Tutorial: Testing Python Snowpark¶

Introduction¶

This tutorial introduces the basics of testing your Snowpark Python code.

What You Will Learn¶

In this tutorial, you will learn how to:

Test your Snowpark code while connected to Snowflake.

You can use standard testing utilities, like PyTest, to test your Snowpark Python UDFs, DataFrame transformations, and stored procedures.
Test your Snowpark Python DataFrames locally without connecting to a Snowflake account by using the local testing framework.

You can use the local testing framework to test locally, on your development machine, before deploying code changes.

Prerequisites¶

To use the local testing framework:

You must use version 1.11.1 or higher of the Snowpark Python library. The supported versions of Python are:

Generally available versions:

3.9 (deprecated)
3.10
3.11
3.12
3.13

Set Up the Project¶

In this section, you’ll clone the project repository and set up the environment you’ll need for the tutorial.

Clone the project repository.
git clone https://github.com/Snowflake-Labs/sftutorial-snowpark-testing
Copy
If you do not have git installed, go to the repository page and download the contents by clicking Code » Download Contents.

Set environment variables with your account credentials. The Snowpark API will use these to authenticate to your Snowflake account.

# Linux/MacOS
export SNOWSQL_ACCOUNT=<replace with your account identifier>
export SNOWSQL_USER=<replace with your username>
export SNOWSQL_ROLE=<replace with your role>
export SNOWSQL_PWD=<replace with your password>
export SNOWSQL_DATABASE=<replace with your database>
export SNOWSQL_SCHEMA=<replace with your schema>
export SNOWSQL_WAREHOUSE=<replace with your warehouse>

Copy

# Windows/PowerShell
$env:SNOWSQL_ACCOUNT = "<replace with your account identifier>"
$env:SNOWSQL_USER = "<replace with your username>"
$env:SNOWSQL_ROLE = "<replace with your role>"
$env:SNOWSQL_PWD = "<replace with your password>"
$env:SNOWSQL_DATABASE = "<replace with your database>"
$env:SNOWSQL_SCHEMA = "<replace with your schema>"
$env:SNOWSQL_WAREHOUSE = "<replace with your warehouse>"

Copy

Optional: You can set this env var permanently by editing your bash profile (on Linux/MacOS) or using the System Properties menu (on Windows).

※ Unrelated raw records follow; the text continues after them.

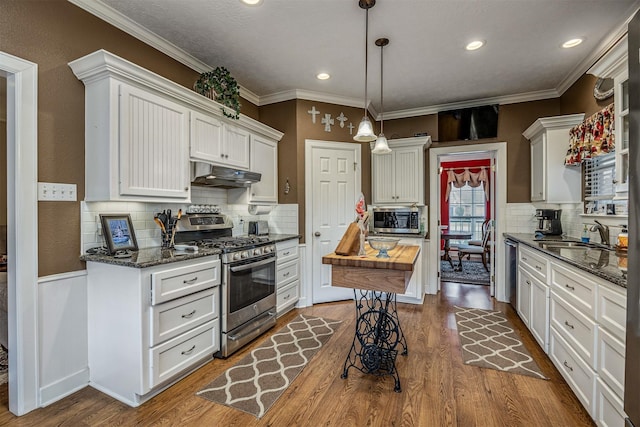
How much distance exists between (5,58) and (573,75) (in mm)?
4939

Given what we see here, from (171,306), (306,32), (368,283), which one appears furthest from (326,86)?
(171,306)

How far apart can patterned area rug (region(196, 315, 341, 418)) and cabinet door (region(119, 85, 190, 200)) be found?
1472mm

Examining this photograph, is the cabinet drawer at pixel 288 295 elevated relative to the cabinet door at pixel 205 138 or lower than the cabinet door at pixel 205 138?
lower

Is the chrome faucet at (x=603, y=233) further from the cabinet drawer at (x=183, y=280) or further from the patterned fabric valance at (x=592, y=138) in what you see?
the cabinet drawer at (x=183, y=280)

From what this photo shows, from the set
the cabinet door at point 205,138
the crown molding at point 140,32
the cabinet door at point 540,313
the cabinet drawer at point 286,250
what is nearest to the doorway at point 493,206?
the cabinet door at point 540,313

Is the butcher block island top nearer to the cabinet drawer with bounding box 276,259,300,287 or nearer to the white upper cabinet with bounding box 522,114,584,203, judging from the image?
the cabinet drawer with bounding box 276,259,300,287

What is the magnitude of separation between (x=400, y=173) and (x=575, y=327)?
8.98 feet

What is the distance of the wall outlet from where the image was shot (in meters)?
1.90

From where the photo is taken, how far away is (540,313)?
8.29 ft

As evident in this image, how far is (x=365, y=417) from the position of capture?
179 cm

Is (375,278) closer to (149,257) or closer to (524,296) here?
(149,257)

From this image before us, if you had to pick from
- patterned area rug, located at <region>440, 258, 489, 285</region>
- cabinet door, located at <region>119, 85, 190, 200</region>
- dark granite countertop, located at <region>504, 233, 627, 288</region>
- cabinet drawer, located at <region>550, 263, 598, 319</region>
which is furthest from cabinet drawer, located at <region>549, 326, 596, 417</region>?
cabinet door, located at <region>119, 85, 190, 200</region>

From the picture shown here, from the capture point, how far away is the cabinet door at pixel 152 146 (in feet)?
6.83

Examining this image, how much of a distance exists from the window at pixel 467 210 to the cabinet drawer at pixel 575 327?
5881mm
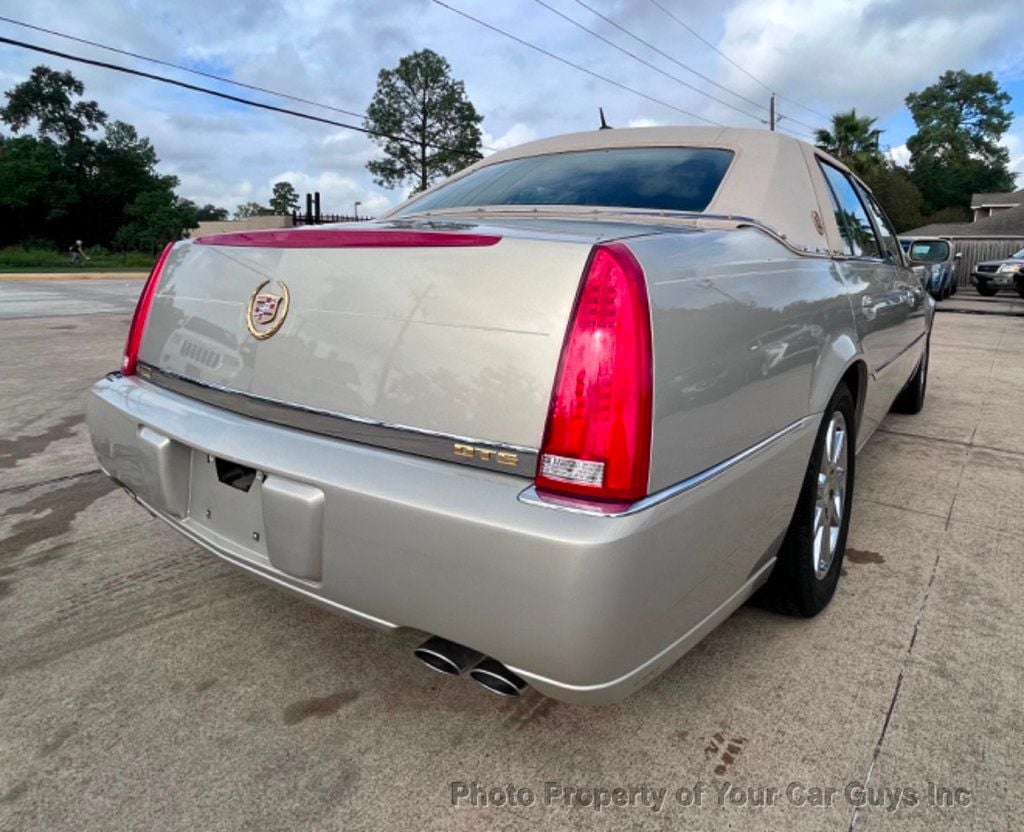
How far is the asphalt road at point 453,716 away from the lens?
1.65 meters

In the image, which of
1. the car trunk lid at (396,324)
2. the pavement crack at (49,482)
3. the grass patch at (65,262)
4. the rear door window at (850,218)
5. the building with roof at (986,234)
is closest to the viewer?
the car trunk lid at (396,324)

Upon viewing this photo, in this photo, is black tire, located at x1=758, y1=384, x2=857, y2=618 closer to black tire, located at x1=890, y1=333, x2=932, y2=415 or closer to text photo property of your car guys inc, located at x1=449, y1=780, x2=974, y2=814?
text photo property of your car guys inc, located at x1=449, y1=780, x2=974, y2=814

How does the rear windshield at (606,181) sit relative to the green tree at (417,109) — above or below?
below

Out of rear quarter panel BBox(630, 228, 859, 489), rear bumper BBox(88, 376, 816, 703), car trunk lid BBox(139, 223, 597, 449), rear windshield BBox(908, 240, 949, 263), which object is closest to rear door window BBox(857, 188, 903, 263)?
rear windshield BBox(908, 240, 949, 263)

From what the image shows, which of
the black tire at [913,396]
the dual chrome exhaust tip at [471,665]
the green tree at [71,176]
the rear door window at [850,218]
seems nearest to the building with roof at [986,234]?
the black tire at [913,396]

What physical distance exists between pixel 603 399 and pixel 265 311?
3.11ft

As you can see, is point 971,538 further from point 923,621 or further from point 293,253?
point 293,253

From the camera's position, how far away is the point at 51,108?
198 ft

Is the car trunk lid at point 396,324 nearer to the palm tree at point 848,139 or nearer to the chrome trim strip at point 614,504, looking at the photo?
the chrome trim strip at point 614,504

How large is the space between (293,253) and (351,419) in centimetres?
50

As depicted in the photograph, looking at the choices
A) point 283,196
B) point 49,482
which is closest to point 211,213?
point 283,196

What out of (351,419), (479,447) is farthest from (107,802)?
(479,447)

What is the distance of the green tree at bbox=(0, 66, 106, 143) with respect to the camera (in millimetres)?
59656

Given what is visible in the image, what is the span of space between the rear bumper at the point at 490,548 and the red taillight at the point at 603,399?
2.7 inches
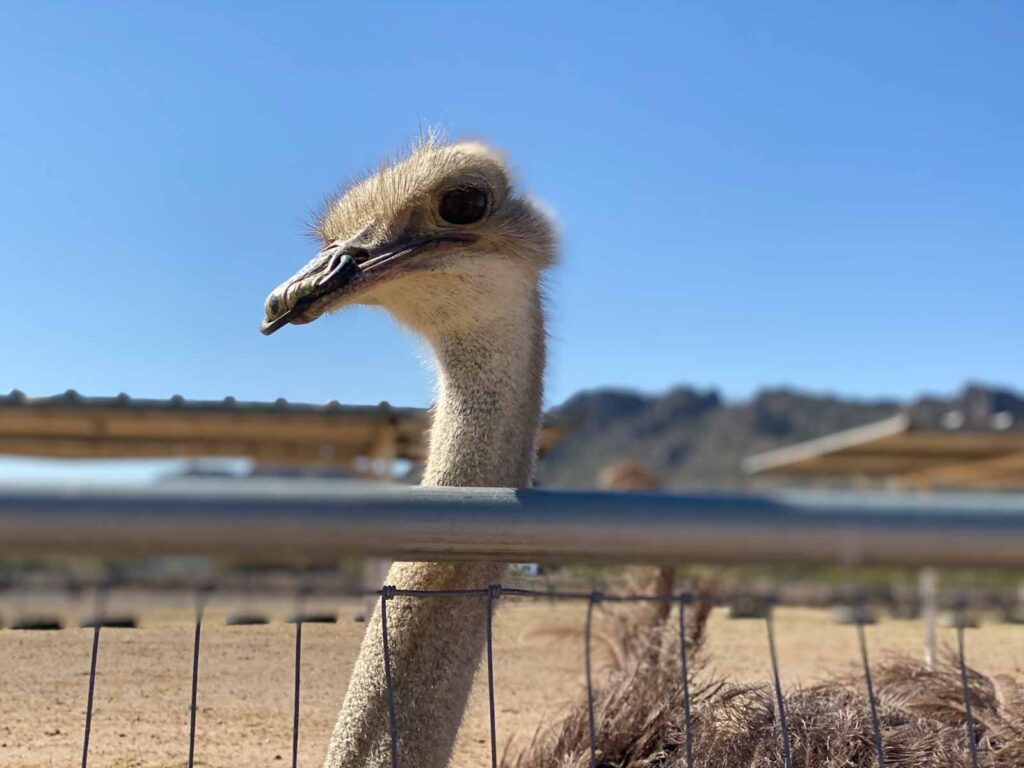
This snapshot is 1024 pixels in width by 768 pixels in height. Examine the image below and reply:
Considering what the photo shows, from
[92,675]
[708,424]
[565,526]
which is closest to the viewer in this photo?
[565,526]

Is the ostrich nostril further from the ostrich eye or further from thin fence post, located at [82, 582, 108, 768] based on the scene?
thin fence post, located at [82, 582, 108, 768]

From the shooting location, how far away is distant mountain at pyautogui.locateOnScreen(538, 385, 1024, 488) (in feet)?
257

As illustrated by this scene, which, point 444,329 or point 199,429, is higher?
point 199,429

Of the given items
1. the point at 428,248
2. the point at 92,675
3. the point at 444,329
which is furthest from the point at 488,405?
the point at 92,675

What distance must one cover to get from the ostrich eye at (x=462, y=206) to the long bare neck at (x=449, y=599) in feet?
0.93

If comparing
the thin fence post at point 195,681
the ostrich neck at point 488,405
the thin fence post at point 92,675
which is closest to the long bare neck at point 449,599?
the ostrich neck at point 488,405

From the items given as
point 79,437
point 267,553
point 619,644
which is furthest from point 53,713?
point 79,437

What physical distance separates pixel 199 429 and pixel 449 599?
21.3ft

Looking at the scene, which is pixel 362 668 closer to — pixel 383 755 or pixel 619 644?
pixel 383 755

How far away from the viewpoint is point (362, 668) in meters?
2.22

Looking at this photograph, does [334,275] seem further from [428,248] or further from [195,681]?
[195,681]

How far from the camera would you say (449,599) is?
7.41 feet

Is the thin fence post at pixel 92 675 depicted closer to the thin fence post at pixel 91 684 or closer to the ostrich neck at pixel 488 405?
the thin fence post at pixel 91 684

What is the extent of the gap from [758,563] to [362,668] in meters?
1.27
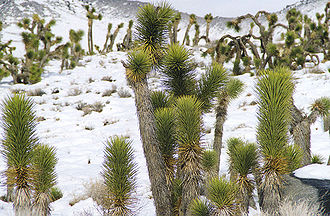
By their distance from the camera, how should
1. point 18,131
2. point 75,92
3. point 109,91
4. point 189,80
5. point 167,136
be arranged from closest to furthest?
point 18,131
point 167,136
point 189,80
point 109,91
point 75,92

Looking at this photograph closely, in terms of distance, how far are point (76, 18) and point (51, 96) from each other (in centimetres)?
5173

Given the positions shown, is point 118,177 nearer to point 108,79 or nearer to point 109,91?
point 109,91

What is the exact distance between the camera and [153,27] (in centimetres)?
336

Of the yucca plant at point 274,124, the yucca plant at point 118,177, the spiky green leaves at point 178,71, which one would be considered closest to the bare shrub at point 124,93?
the spiky green leaves at point 178,71

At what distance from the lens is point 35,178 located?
289cm

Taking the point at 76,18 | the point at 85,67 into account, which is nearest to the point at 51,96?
the point at 85,67

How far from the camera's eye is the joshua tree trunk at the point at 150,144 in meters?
3.10

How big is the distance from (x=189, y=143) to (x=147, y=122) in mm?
564

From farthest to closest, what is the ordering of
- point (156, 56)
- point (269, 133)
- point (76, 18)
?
1. point (76, 18)
2. point (156, 56)
3. point (269, 133)

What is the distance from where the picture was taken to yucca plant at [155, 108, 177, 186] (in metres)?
3.41

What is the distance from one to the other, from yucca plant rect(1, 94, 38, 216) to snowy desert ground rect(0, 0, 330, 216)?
0.81 metres

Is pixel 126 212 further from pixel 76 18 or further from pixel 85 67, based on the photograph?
pixel 76 18

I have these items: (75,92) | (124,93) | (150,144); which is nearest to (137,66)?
(150,144)

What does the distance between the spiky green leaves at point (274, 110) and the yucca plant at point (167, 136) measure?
3.68 ft
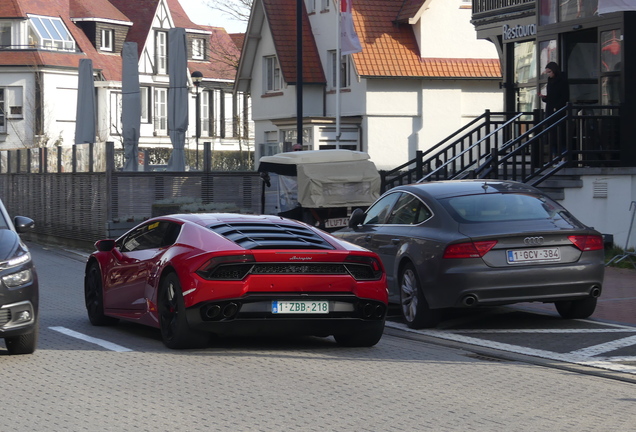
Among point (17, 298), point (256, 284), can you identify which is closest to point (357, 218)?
point (256, 284)

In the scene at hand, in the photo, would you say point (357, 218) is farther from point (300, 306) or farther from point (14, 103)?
point (14, 103)

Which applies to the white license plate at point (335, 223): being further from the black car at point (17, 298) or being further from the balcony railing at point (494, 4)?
the black car at point (17, 298)

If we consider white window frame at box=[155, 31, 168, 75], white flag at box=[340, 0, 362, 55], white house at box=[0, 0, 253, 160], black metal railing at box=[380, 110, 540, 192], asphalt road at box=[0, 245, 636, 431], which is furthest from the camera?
white window frame at box=[155, 31, 168, 75]

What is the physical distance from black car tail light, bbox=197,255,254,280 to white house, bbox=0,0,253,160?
176ft

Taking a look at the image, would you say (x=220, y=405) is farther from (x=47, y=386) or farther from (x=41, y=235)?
(x=41, y=235)

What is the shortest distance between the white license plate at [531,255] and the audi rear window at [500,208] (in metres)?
0.44

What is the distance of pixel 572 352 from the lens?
10664 millimetres

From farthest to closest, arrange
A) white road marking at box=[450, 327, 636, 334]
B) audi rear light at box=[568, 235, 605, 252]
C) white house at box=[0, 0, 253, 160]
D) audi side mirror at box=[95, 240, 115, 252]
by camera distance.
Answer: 1. white house at box=[0, 0, 253, 160]
2. audi side mirror at box=[95, 240, 115, 252]
3. audi rear light at box=[568, 235, 605, 252]
4. white road marking at box=[450, 327, 636, 334]

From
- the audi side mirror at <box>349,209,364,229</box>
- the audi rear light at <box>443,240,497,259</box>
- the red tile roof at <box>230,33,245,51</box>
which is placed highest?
the red tile roof at <box>230,33,245,51</box>

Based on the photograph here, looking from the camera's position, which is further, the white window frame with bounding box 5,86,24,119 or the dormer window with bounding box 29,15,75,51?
the dormer window with bounding box 29,15,75,51

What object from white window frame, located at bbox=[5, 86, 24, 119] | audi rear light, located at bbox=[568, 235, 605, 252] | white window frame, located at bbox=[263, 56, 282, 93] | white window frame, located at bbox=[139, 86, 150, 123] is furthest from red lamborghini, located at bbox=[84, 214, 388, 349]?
white window frame, located at bbox=[139, 86, 150, 123]

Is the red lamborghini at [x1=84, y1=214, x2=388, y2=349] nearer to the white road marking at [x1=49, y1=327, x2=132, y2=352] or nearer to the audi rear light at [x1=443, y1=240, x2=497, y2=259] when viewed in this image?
the white road marking at [x1=49, y1=327, x2=132, y2=352]

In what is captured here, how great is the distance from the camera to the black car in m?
9.66

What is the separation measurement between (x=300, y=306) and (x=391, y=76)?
35205 millimetres
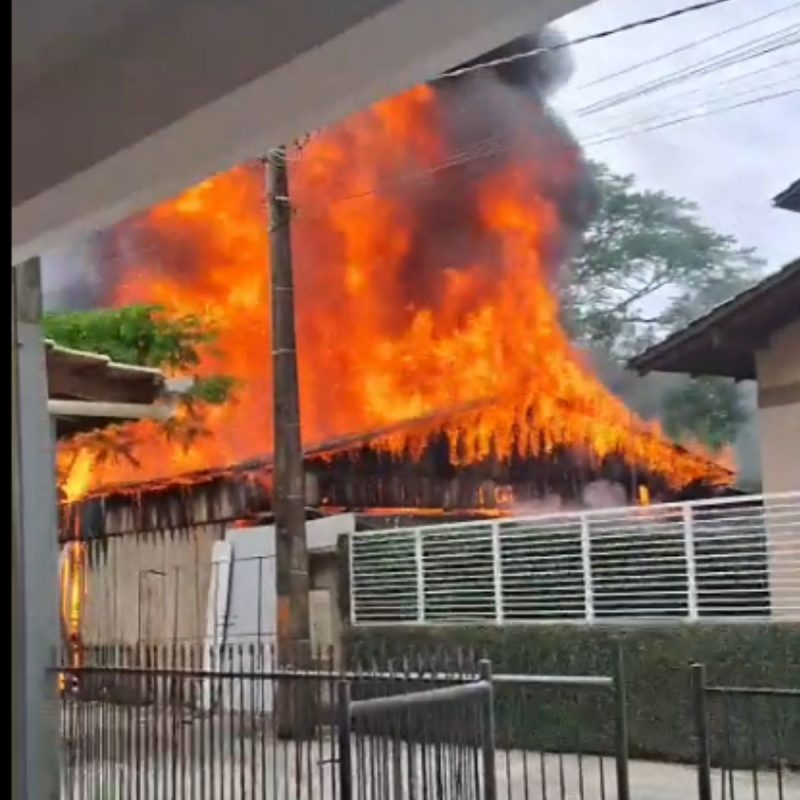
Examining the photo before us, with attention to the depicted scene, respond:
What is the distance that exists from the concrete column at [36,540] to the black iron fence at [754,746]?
4.87ft

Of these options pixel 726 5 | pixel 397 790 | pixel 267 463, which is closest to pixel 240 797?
pixel 397 790

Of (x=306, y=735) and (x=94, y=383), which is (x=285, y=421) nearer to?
(x=94, y=383)

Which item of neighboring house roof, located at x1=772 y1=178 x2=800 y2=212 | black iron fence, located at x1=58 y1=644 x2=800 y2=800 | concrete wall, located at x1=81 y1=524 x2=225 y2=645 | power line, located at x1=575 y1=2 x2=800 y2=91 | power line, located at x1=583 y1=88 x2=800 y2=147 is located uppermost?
power line, located at x1=575 y1=2 x2=800 y2=91

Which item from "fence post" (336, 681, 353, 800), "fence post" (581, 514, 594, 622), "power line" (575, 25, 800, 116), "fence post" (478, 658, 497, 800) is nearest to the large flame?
"power line" (575, 25, 800, 116)

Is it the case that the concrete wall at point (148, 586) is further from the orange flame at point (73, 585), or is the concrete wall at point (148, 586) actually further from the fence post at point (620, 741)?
the fence post at point (620, 741)

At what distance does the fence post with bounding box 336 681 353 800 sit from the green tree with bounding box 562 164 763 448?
5.78 feet

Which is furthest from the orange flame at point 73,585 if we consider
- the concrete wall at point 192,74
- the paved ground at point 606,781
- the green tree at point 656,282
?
the concrete wall at point 192,74

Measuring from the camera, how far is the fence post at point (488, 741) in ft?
7.33

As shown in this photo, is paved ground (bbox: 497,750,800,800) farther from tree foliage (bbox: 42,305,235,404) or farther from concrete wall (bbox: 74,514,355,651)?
tree foliage (bbox: 42,305,235,404)

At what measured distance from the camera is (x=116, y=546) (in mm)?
4141

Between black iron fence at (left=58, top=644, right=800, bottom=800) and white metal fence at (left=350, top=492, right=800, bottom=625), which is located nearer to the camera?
black iron fence at (left=58, top=644, right=800, bottom=800)

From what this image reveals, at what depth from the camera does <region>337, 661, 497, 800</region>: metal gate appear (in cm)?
218

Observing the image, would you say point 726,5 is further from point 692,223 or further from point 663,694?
point 663,694

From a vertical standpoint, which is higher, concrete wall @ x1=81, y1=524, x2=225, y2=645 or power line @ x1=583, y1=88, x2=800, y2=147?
power line @ x1=583, y1=88, x2=800, y2=147
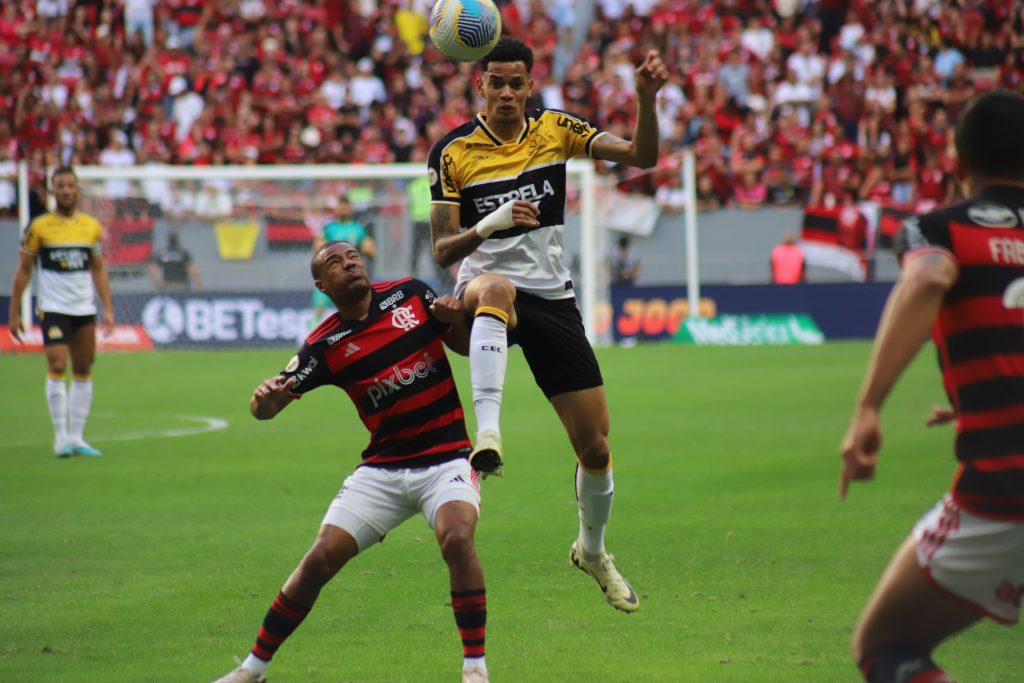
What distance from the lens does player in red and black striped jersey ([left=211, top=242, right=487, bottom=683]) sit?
552 centimetres

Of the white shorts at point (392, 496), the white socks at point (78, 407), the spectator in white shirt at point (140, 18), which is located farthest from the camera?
the spectator in white shirt at point (140, 18)

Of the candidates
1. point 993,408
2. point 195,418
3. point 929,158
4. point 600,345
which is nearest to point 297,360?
point 993,408

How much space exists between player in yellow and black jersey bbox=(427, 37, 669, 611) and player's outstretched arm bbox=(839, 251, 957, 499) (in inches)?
125

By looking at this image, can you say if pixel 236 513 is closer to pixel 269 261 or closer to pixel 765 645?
pixel 765 645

Create and activate a conda environment using Anaconda:

conda env create --file environment.yml
conda activate snowpark-testing

Copy

Create the sample table in your account by running setup/create_table.py. This Python script will create a database called CITIBIKE, a schema called PUBLIC, and a small table called TRIPS.
python setup/create_table.py
Copy

You’re now ready to move to the next section. In this section you:

Cloned the tutorial repository.
Created environment variables with your account information.
Created a conda environment for the project.
Connected to Snowflake using the Snowpark API and created a sample database, schema, and table.

Try the Stored Procedure¶

The sample project includes a stored procedure handler (sproc.py) and three DataFrames transformer methods (transformers.py). The stored procedure handler uses the UDF and DataFrame transformers to read from the source table, CITIBIKE.PUBLIC.TRIPS, and creates two fact tables: MONTH_FACTS and BIKE_FACTS.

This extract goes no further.